Loss of memory can last anywhere from a few seconds to 24 or 48 hours in length; he characterized Filippidis's days-long episode, however, as "unusual."
Filippidis told McQuigge that he couldn't remember the exact moment that his memory blanked out — which would, if the theory is accurate, mark the moment he suffered a head trauma.
Dr. Jennifer Ryan, a senior scientist at the Rotman Research Institute at Baycrest in Toronto, said certain details of Filippidis's story suggest his amnesia may have been caused by something entirely different: a psychogenic or dissociative fugue state.
A fugue could be triggered by a head injury, but it could also be sparked by a traumatic event or "emotional disturbance," she explained, essentially "short-circuiting" the subject's memory.
"There's nothing physically wrong in the brain, but for whatever reason the person has difficulty remembering who they are and where they are."
Cases of dissociative fugues often involve the subject travelling, which could partially explain Filippidis's expedition.
Ryan added that subjects typically don't remember the travelling itself; their memory frequently kicks in when they find themselves in a new, unfamiliar location.
'Islands of memory'
That may be one reason why Filippidis's first memory after leaving Lake Placid was learning he had reached Utah.
"That really rang a chord with me, because I've never really been out west in the U.S. before," he told McQuigge.
"I think it added to my confusion and feeling of not really knowing what was going on."
Tator said that it's not uncommon for people to have "islands of memory" remain after an amnesiac period. By the time Filippidis was approaching the West Coast, he speculated, his "full registration of memory" may have been slowly on the mend.
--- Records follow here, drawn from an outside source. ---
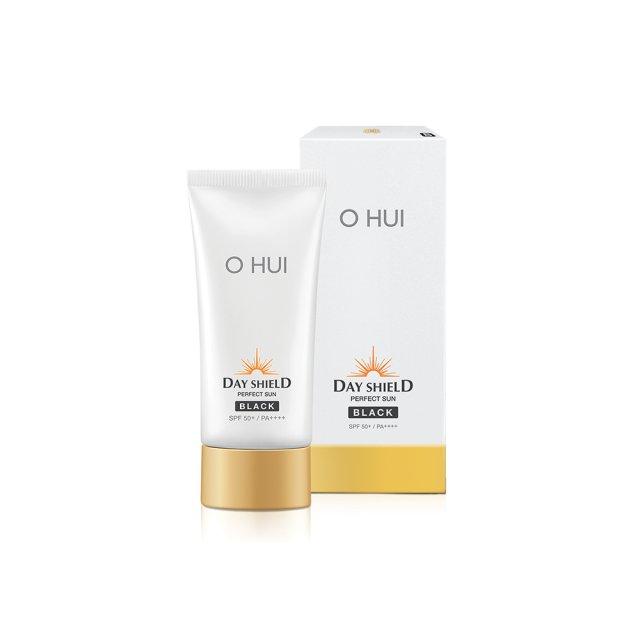 O HUI Day Shield Perfect Sun Black SPF50+ / PA++++ 50ml (Copy) - KimYoung K-beauty Shop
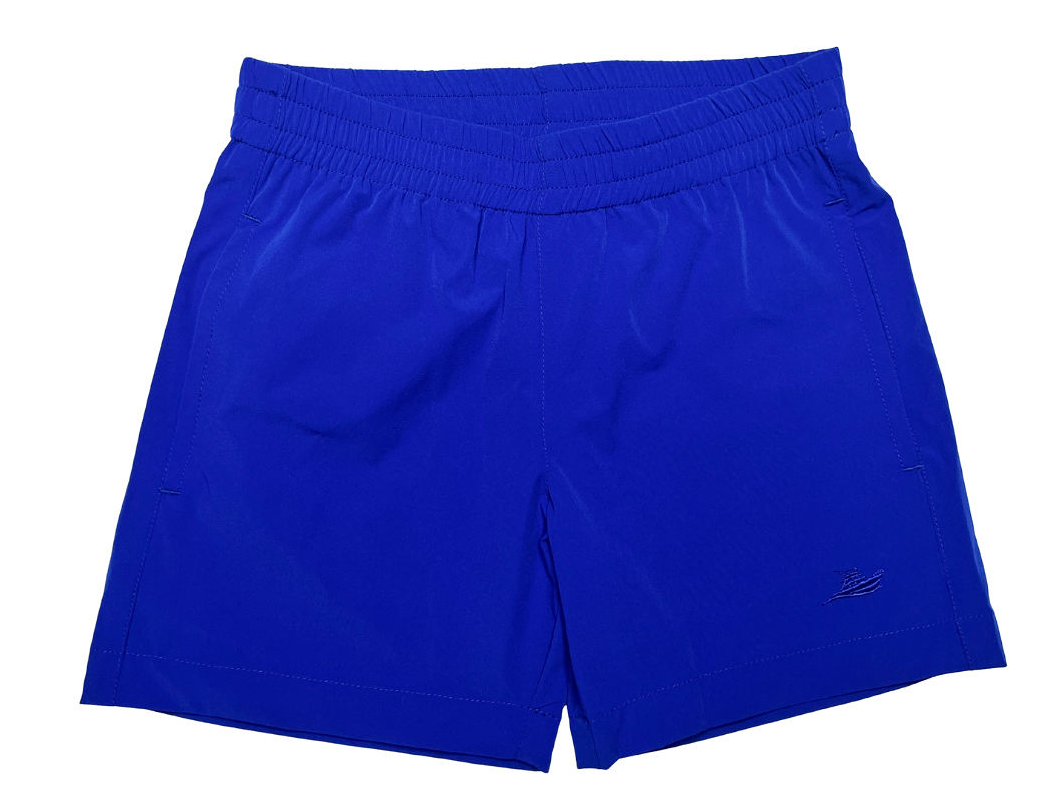 Royal Perf Play Shorts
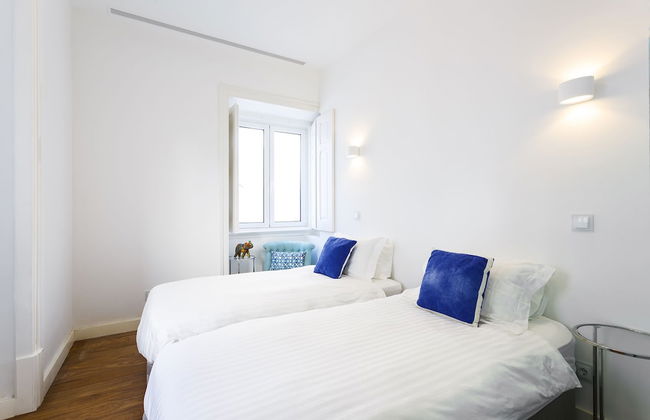 Chalet Estoril Luxury Apartments - Photo 6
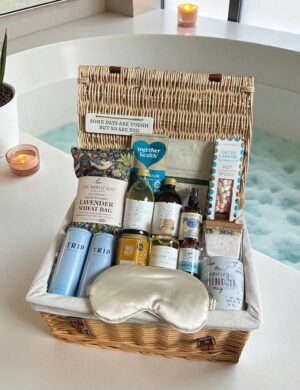 Comfort and Wellness Gift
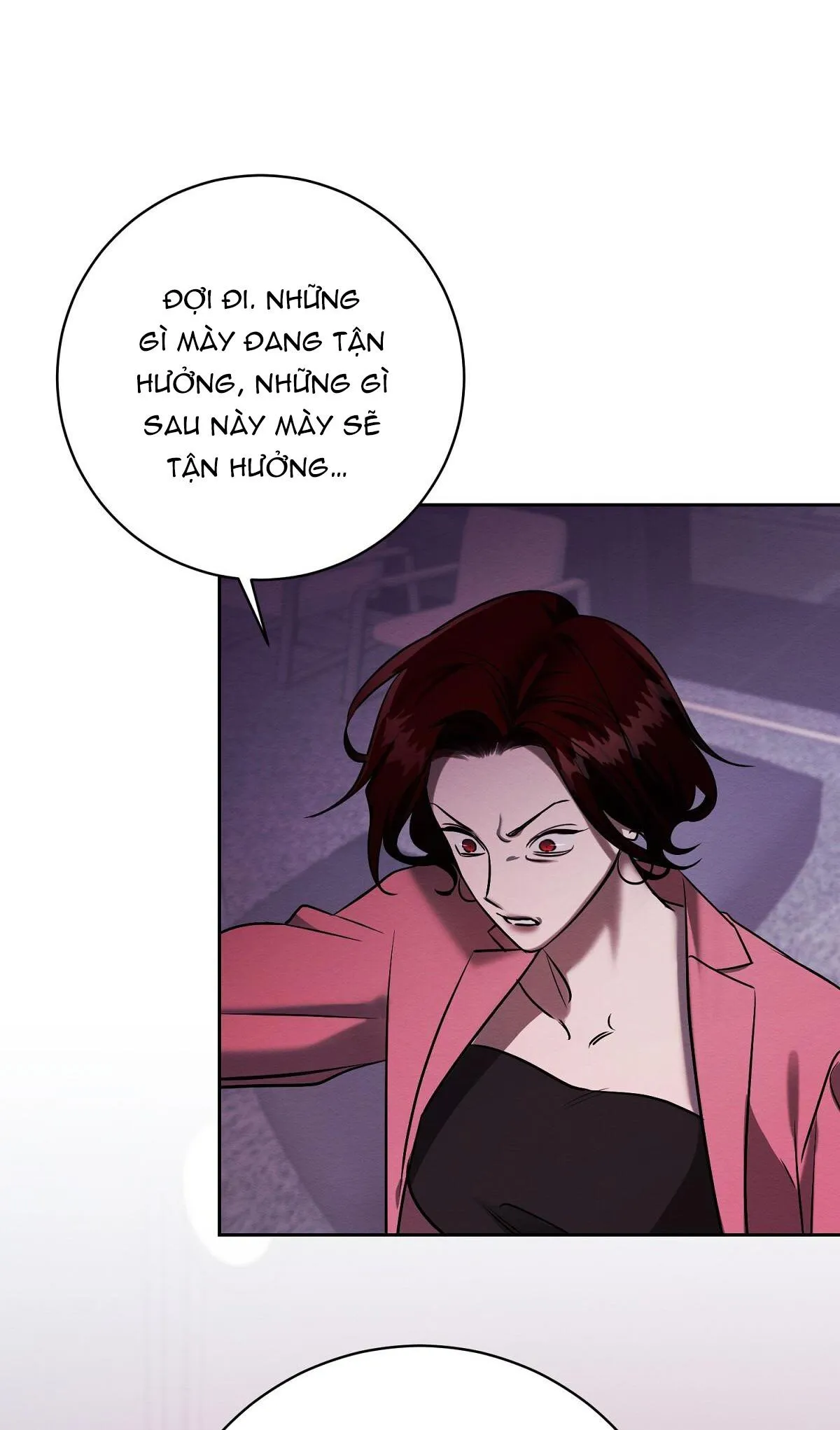 Lý do của ác nhân Chapter 48 Trang 28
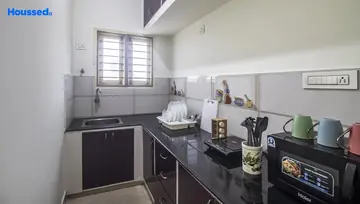 Project Image of Girls & Boys PG/Hostel in Settl Contes Koramangala, Bangalore - Image 298696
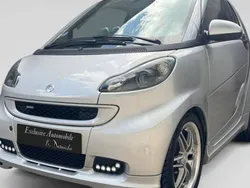Utilisé 2011 Smart ForTwo Coupé Brabus Xclusive Coupé | 9 990 €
Concussion is turning out to be a much tougher nut to crack than we thought.- Dr. Charles Tator, brain surgeon
Many patients with longer-term amnesia never fully recover their lost memories, Tator said, but fragments might return as much as two to three years later.
While physicians once thought they could distinguish between severe and mild concussions, he said, pretty much every concussion-related incident he's studied is different from the next.
"We know that the usual mechanism of concussion is rotational acceleration, but that's just a fancy term for jiggle of the brain — and jiggle of the brain somehow alters the registration of memory. But from there on, we don't have a clue," he said.
"Concussion is turning out to be a much tougher nut to crack than we thought."